This is an interesting post. What people often overlook is the fact that folks like Google have the ability to offer 2GB of space just because they dont have over 150 million registered users. You can do the math, if Yahoo has 200 million registered users and they want to offer 2GB of space and then they want to offer space for Briefcase, Photos, Flickr the problem becomes one of scale.

What I have heard is that Yahoo could be looking at over 100 terabytes of storage space which is not cheap!

Roger Binns

I do some open source software that helps move contacts on and off phones. I have twice asked Yahoo via their online contact info in the addressbook area for how to talk to their address book. Yes, I really want to help users get information off their phones and into Yahoo. After an automated reply, I was just ignored. Now contrast that with what Google do ...

Shantanu Oak

5,000 entries in the addressbook is really a big number. An average user will never reach that limit. But what really matters is that there is no way to pay money to increase that limit.
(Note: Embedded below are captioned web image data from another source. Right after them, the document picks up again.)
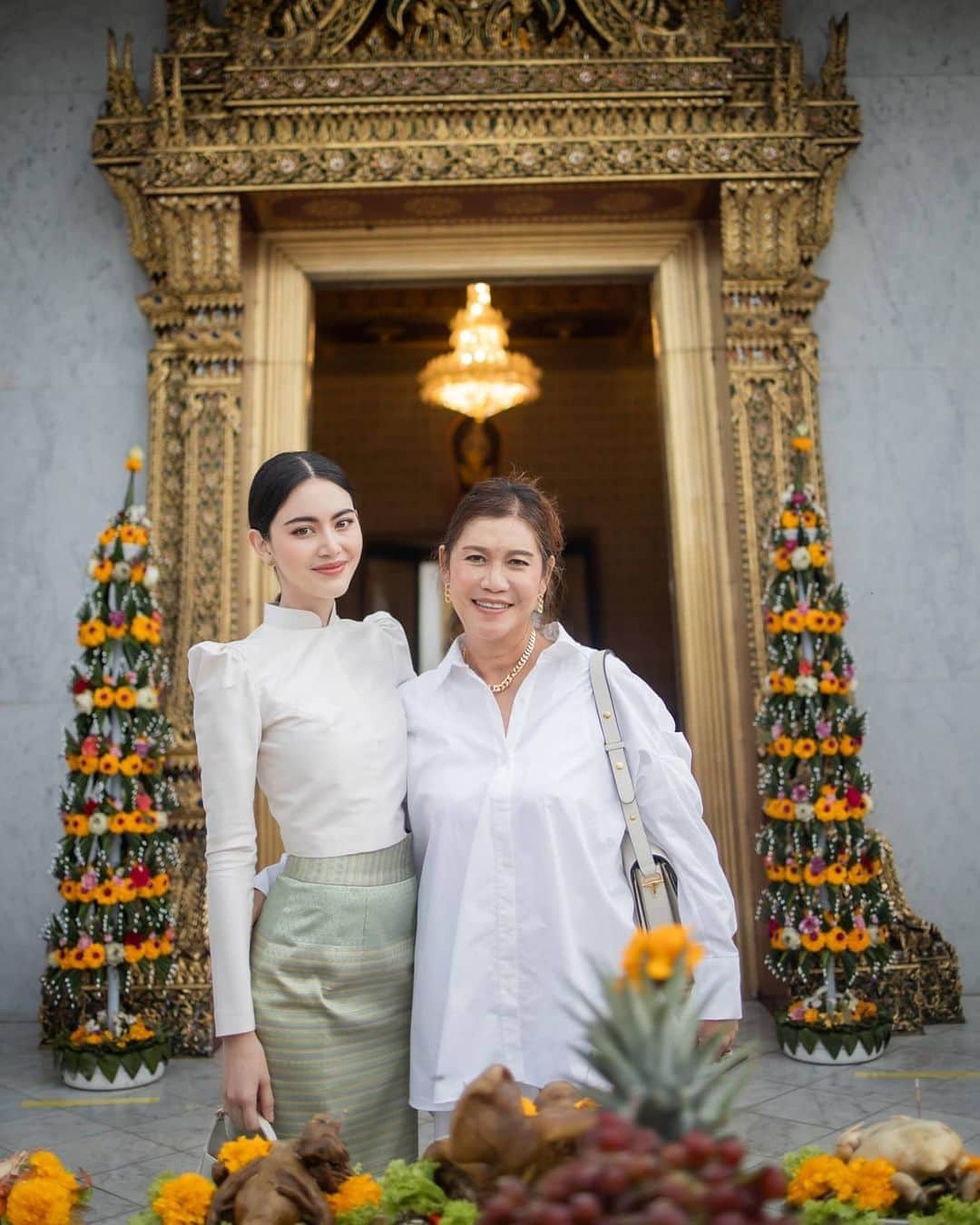 マイ・ダーウィカーのインスタグラム：「Happy Birthday to my mom  @mommy.muay ❤️ สุขสันต์วันเกิดนะคะแม่...วันเกิดแม่ปีนี้ลูกขอให้แม่มีความสุขมีแต่รอยยิ้ม....💕 ภูมิใจที่ได้เกิดมาเป็นลูกของแม่นะคะรักแม่ที่สุดในโลกกกก❤️ ปล.จะนํ้าหนักขึ้นให้2โล5555」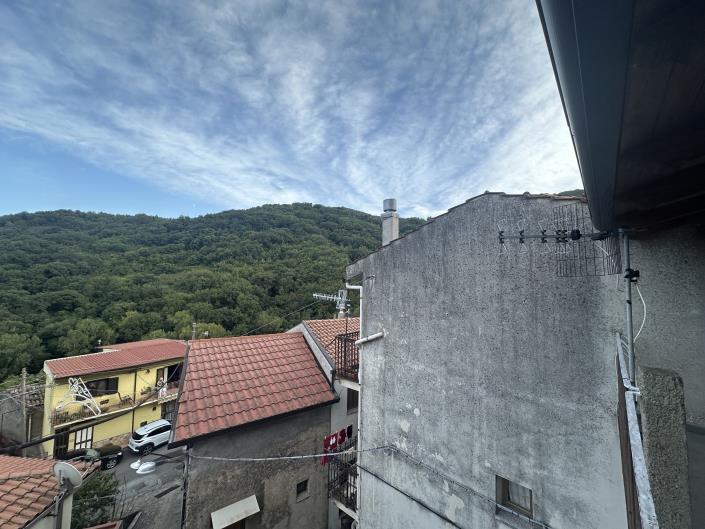 Image No.6-2 Bed Townhouse for sale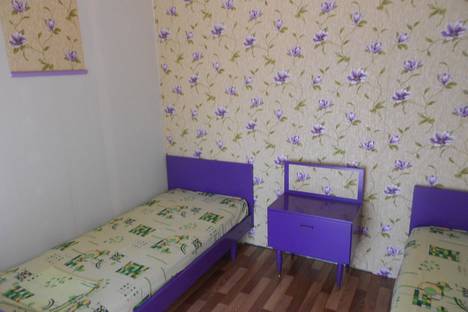 Комната в аренду посуточно в Севастополе по адресу Н.Краевой 5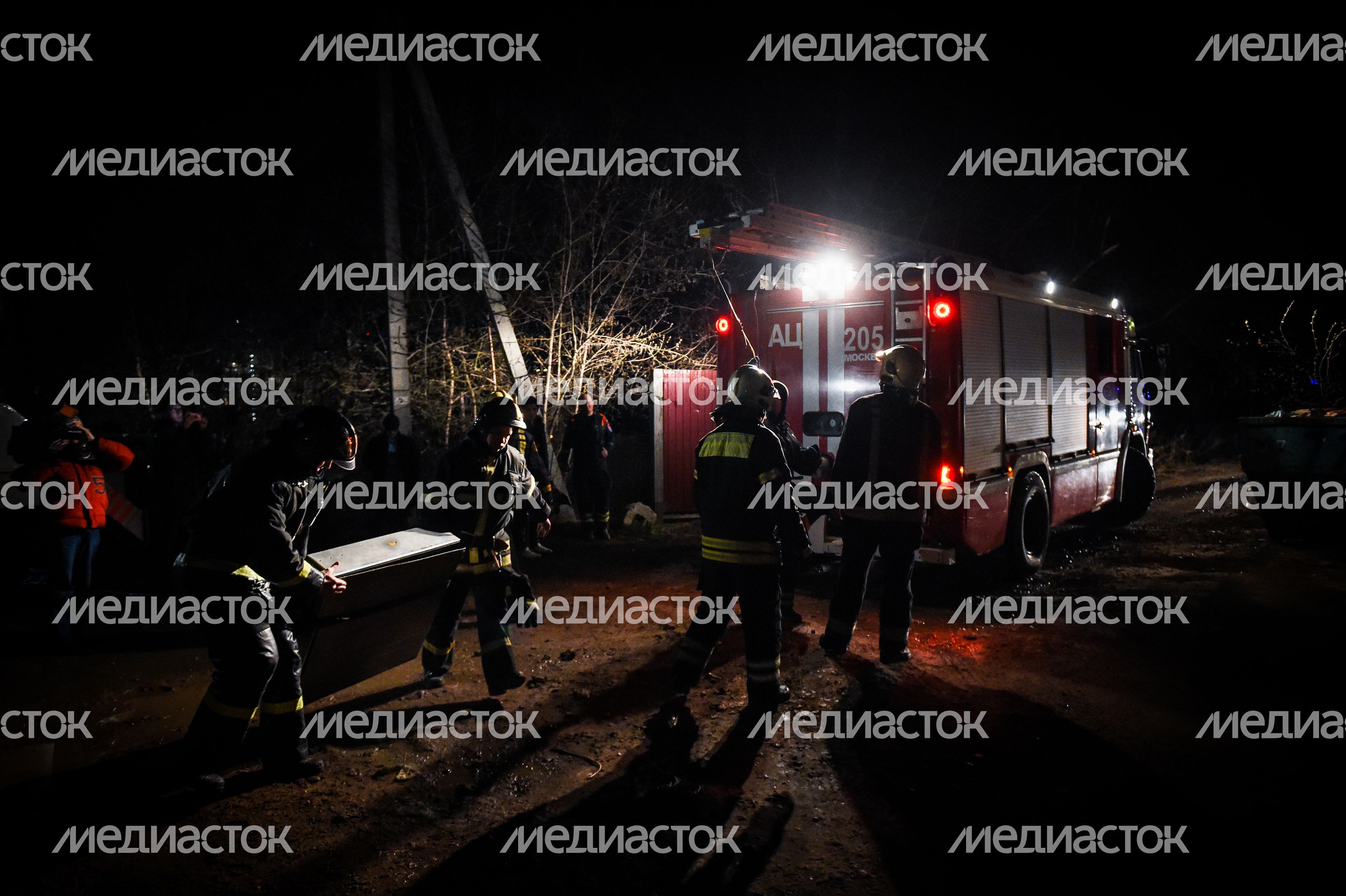 Кадры с места пожара в доме престарелых «Третий возраст» в Москве Кадры с места пожара в доме престарелых «Третий возраст» в Москве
When Yahoo was offering just 4 MB disk space for e-mails, there was an option to pay and get the limit increased to 1 GB. Yahoo groups offer an excellent utility called "online Database", but again the limit of x number of columns, x number of rows allowed makes it useless for any serious work.

someone

In your profile page, u said that you worked as an analyst for Yahoo, maybe thats the reason for your praise.

rjp

"over 100 terabytes of storage space which is not cheap!"

Yeah, it is now. My last job was considering a 12T SAN for ~100k GBP. You're only looking at 1M GBP for 100T (including overhead for racks, etc.) That was a terribly expensive solution too. You could do 100T on the ultra-cheap for ~250k GBP total.